### Page excerpt
——

Have you ever tried, and tried, and tried, until you were blue in the face, and all the world felt stale and useless and without-purpose all for the fact that you could not succeed and it was making you miserable?
And have you ever, actually, given up?
Because I did. And as it turns out, that’s not as terrible as it sounds.
Yes, it was gut-wrenching and horrible at first. I had an identity, and a goal, and they were so wrapped up with this thing-I-could-not-have, that to sever my bond to it, my need for it, was like cutting out my heart and leaving it on a stranger’s doorstep. “Here. You take this dream. I have failed it, and cannot go on living with it withered inside my chest.”
But there is a secret to successful giving-up. I’m not talking about giving up bad habits (though, maybe in a sense I am)–I cannot tell you how to quit smoking or eating ice cream for dinner. But I can tell you how I successfully gave up, and how it unlocked the very door I had been beating my head against for over a year.
When a dream hurts, it means you want it. It means you’re meant to have it. A dream once born cannot be put to sleep again. It will coo and smile and lure you with it’s warm affection, and it will wail and scream when you treat it poorly. Sometimes the wailing becomes too much, and you’ll do anything, everything in your power to make it shut up, grow up fast, and be the dream you always thought it should be. It shocks you when it disobeys, infuriates you when it rebels, and breaks your heart when it gives you the silent treatment for days on end.
It is then that you have to let it go. You have to give up trying to shape it, and protect it, and coddle it. You have to give up pursuing it with fire at your heels, reeling it in when it gets out of hand, enforcing morals, and standards, and norms. You have to stop looking at everyone else’s dream and wondering “why can’t you be more like that dream?”
You let go, and let the dream be what it wants, and was meant, to be. Sometimes this means letting it stew, locking itself away for a while. Sometimes this means letting it run away.

——

### Stated problem 1
In the essay on giving up a dream, how long had the writer been beating their head against the door?

(Stored items)
——

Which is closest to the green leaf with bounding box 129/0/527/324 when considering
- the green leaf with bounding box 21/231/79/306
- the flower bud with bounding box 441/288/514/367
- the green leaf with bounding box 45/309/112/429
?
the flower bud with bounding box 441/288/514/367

——

### Stated problem 2
Please write out every line of the listing above, unchanged.

### Task solution 1
For over a year.

### Task solution 2
Which is closest to the green leaf with bounding box 129/0/527/324 when considering
- the green leaf with bounding box 21/231/79/306
- the flower bud with bounding box 441/288/514/367
- the green leaf with bounding box 45/309/112/429
?
the flower bud with bounding box 441/288/514/367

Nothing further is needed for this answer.